La célèbre bataille, donc, Diên Biên Phu, les adieux de la France en Indochine scellés dans le sang. Il y a quelque chose de glaçant dans l'approche du réalisateur (qui a lui-même vécu cette bataille, et à voir son film, il n'y a aucun doute là-dessous, ça se sent tout de suite) car il parvient à faire ressentir les enjeux immenses (humains, militaires, mais aussi idéalistes, via le sens du sacrifice) de cette guerre à des gens comme moi absolument pas sensibles à tout ce qui a trait à l'armée. Si le film se divise en deux parties la ville de Hanoï / la bataille de Diên Biên Phu, c'est bien ce deuxième lieu qui concentre l'essentiel de l'intérêt du film (en dépit de la présence appréciable de Donald Pleasence en journaliste américain dans la ville vietnamienne). Le film prend son temps pour démarrer, les premiers temps sont un peu lents et hésitants, mais la gravité va peu à peu se faire sentir et se généraliser.


Et tant que je suis dans les défauts : le coup des violons est un peu exagéré, bien que la dimension tragique se justifie parfaitement ; et même si les dialogues sont saisissants dans leur contenu, dans leur capacité à témoigner, à véhiculer la réalité de cette guerre, l'interprétation n'est pas excellente et rend le discours et les conversations un peu artificiels. Un peu comme dans La 317e Section en fait. Voilà, ça, c'est dit.


Parce que pour le reste, la description de la guerre sur ces quelques collines aux noms de femmes (comme d'anciennes conquêtes dont on se souviendrait de manière nostalgique : Béatrice, Gabrielle, Éliane) et dans les tranchées boueuses est impressionnante.
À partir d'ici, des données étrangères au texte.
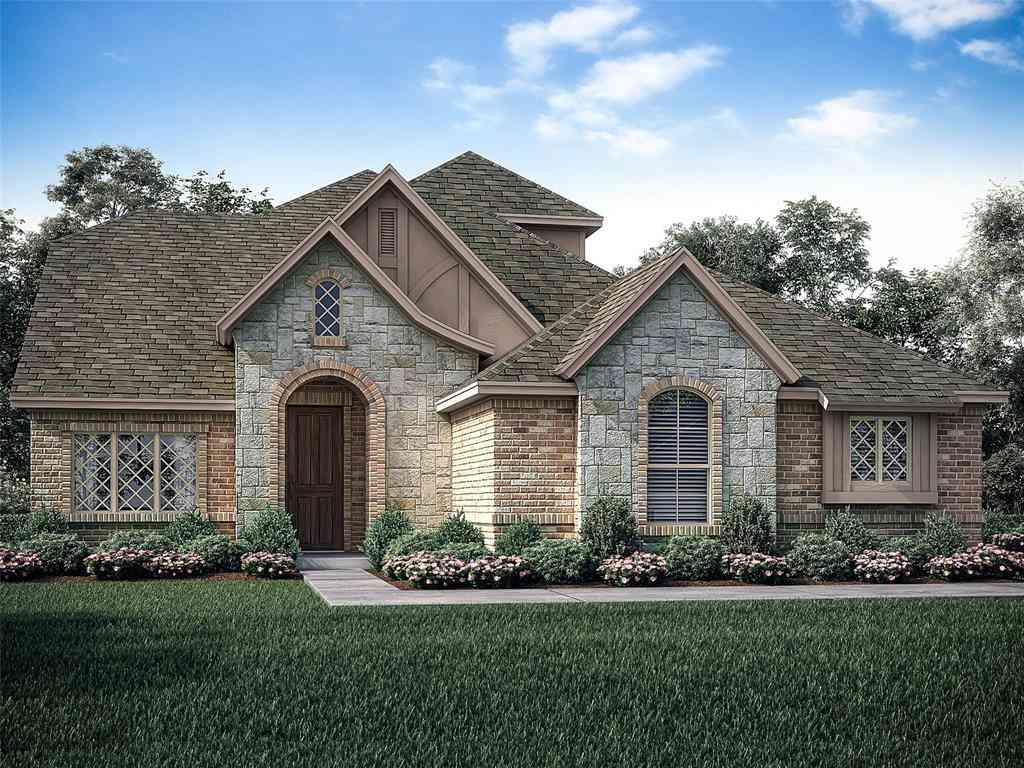 3205 Tail Water Drive, Mansfield, TX, 76063,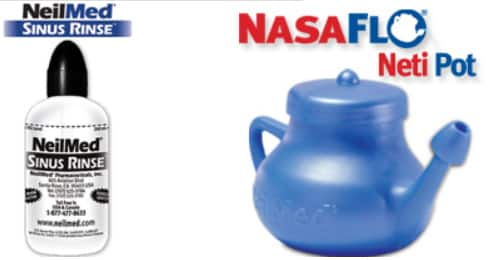 FREE NeilMed Sinus Rinse Bottle or NasaFlo Neti Pot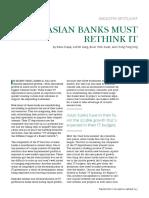 Asian Banks Must Rethink IT Apr 2014 Tcm80-152209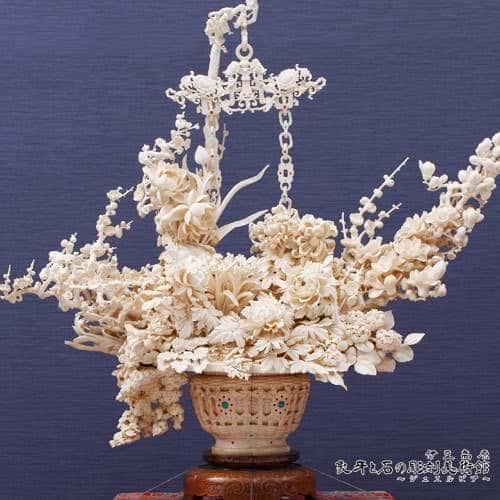 四季の花籠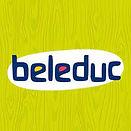 Beleduc Logo.jpg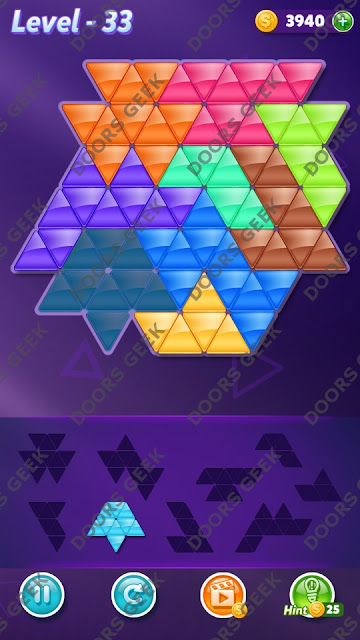 Block! Triangle Puzzle 9 Mania Level 33 Solution, Cheats, Walkthrough for Android, iPhone, iPad and iPod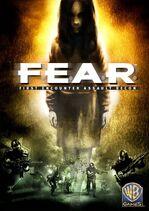 422px-F.E.A.R. cover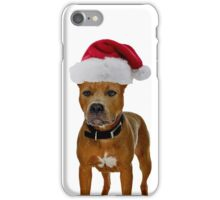 Pit Bull Christmas iPhone Case/Skin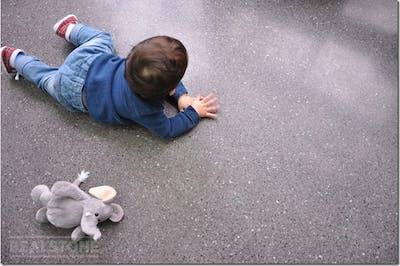 シームレスのビールストンで床を際立たせる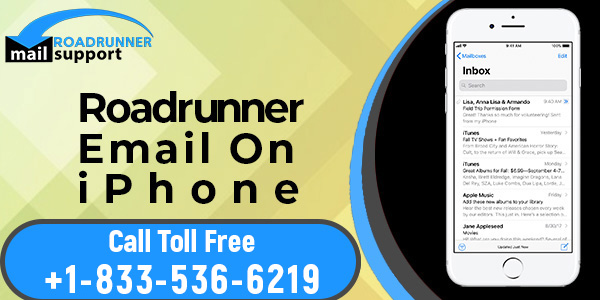 Reasons To Use IMAP For Roadrunner Email Settings iPhone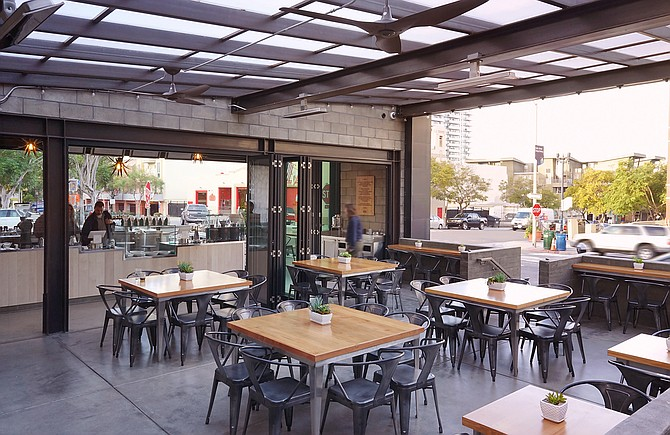 Lofty Coffee's new open-air café at the south end of Little Italy - Image by Jenny Farhat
Un décor authentique pour une reconstitution qui prend aux tripes et qui signe le crépuscule des idéaux de ces derniers soldats. La pluie, la boue, le sang, le feu, la fumée. Les mortiers qui ne s'arrêtent jamais, un déluge de bombes sur ces pauvres types abandonnés. Et c'est bien parce que Schoendoerffer a pris toutes les précautions pour ne pas tomber dans la fable colonialiste ou vaguement réac qu'on accepte ce point de vue, ce témoignage en souvenir d'un épisode douloureux de l'Histoire, et qu'on se laisse guider dans cet univers qu'il connaît parfaitement pour y avoir vécu. Et la conclusion confirmera cette démarche, si besoin était.



« Ce film a été tourné moins de quarante ans après la bataille de Diên Bien Phu, au Vietnam, au Tonkin comme nous disions autrefois, avec les Vietnamiens et l'armée du Viêtnam. Ce fut une expérience bouleversante, pour eux comme pour nous. Refermant une page douloureuse de notre histoire, elle n'a de sens que si elle contribue à renouer des liens avec ce Vietnam que nous aimons, que j'aime. »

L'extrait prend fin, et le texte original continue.